Me revoilà après ce mois d'absence ! Et après Bouvard et Pécuchet, je continue à avancer un peu dans cette liste alphabétique, avec la lecture d'Escal-Vigor.
En cette soirée, je viens laisser quelques petites impressions à propos de ce roman, publié en 1899 par George Eekhoud, et qui valut un procès à son auteur. Il faut dire qu'Escal-Vigor fait l'apologie de l'amour libre et plus précisément de l'homosexualité masculine, à une époque où la chose est tout sauf acceptée. On l'accusera en Belgique d'atteinte aux bonnes moeurs. L'image donnée à l'homosexualité dans ce livre est en effet surprenante : c'est à une véritable entreprise de justification et de réhabilitation que se livre Eekhoud. Il s'agit de se placer dans la filiation des grands couples mythiques, et il n'hésitera pas à énoncer de nombreux exemples, mythologiques et historiques, d'amitiés masculines. On remontera ainsi jusqu'à Platon et Alcibiade ou Achille et Patrocle.

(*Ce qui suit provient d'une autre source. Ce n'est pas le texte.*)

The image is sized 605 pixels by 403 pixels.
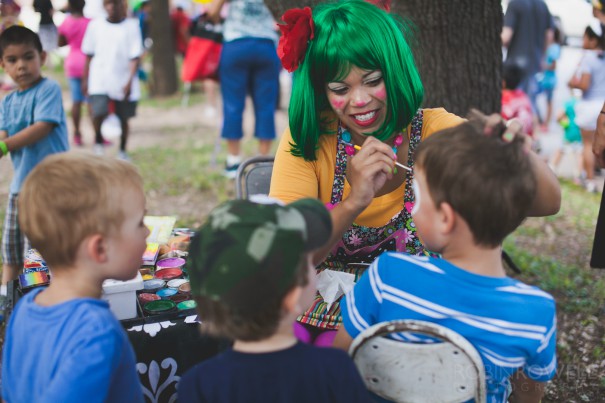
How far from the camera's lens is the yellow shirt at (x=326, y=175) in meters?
2.10

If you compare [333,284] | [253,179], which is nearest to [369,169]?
[333,284]

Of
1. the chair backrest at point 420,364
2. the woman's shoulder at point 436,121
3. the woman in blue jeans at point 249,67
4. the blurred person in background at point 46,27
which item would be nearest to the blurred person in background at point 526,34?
the woman in blue jeans at point 249,67

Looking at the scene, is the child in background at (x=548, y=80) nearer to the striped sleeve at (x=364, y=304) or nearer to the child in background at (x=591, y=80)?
the child in background at (x=591, y=80)

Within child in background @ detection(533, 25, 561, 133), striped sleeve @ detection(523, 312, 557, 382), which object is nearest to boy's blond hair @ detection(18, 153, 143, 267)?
striped sleeve @ detection(523, 312, 557, 382)

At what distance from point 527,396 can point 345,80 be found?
3.53 ft

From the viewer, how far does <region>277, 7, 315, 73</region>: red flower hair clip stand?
2.00 meters

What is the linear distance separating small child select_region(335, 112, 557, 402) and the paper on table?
0.50m

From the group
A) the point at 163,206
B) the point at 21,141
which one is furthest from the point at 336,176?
the point at 163,206

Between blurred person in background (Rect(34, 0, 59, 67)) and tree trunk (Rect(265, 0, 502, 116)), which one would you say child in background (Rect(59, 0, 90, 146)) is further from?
tree trunk (Rect(265, 0, 502, 116))

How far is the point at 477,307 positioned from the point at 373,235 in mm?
785

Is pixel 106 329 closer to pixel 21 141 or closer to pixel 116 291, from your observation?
pixel 116 291

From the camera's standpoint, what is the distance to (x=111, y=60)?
6039 millimetres

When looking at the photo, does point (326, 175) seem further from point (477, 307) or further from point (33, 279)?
point (33, 279)

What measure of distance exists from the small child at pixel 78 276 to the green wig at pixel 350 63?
774 mm
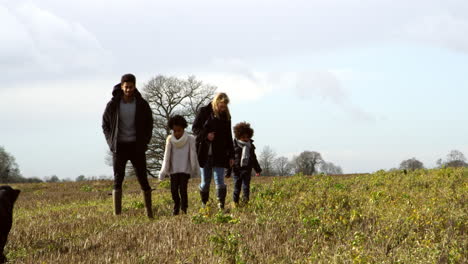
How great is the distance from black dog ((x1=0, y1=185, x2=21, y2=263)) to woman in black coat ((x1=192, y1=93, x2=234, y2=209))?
321cm

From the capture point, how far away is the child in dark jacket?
8.70 metres

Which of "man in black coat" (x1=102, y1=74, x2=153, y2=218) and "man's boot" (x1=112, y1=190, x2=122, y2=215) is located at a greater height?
"man in black coat" (x1=102, y1=74, x2=153, y2=218)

Escal-Vigor conte les passions d'Henri de Kehlmark, jeune homme fragile et mélancolique, esthète fin-de-siècle, qui regagne son domaine du Nord - le titre du roman désignant ledit domaine. Après avoir séduit - bien à ses dépens - la douce Blandine, il tombe amoureux du jeune Guidon, adolescent rebelle au tempérament artiste. Le roman nous donne à voir l'évolution de ce sentiment, ainsi que les réactions et les incompréhensions qui l'entourent. Eekhoud peint les attirances du comte, ses goûts particuliers en matière de regard et d'esthétisme : à son arrivée au château, il convie ses invités, rustiques et paysans pour la plupart, à visiter sa demeure. Tous passent par des salles emplies de statues, peintures, fresques représentant des beautés masculines. Si Henry de Kehlmark et Guidon sont sensibles à cette beauté, les autres apparaissent littéralement aveugles, insensibles à l'art - quel qu'il soit. Antithèse entre le doux raffinement des élites (il ne s'agit pas du tout d'ailleurs d'une élite d'ordre social), et la violence de ceux qui ne peuvent pas voir. Le dénouement, proprement tragique, va en ce sens. On sent une véritable volonté de sublimation de cet amour qui lie le jeune Guidon et le comte. Face à ce couple, deux figures féminines : la sainte et la virago. Blandine et Claudie. La première vit dans un éternel sacrifice : exploitée par sa mère, violée par un vanneur, elle s'attache au comte pour le suivre en tous lieux, supportant l'évolution de la relation avec Guidon. La seconde rêve par ambition d'épouser le comte, et se caractérise par sa rusticité et son aveuglement. Si bien que sans même le prévoir, elle sera le moteur du drame final.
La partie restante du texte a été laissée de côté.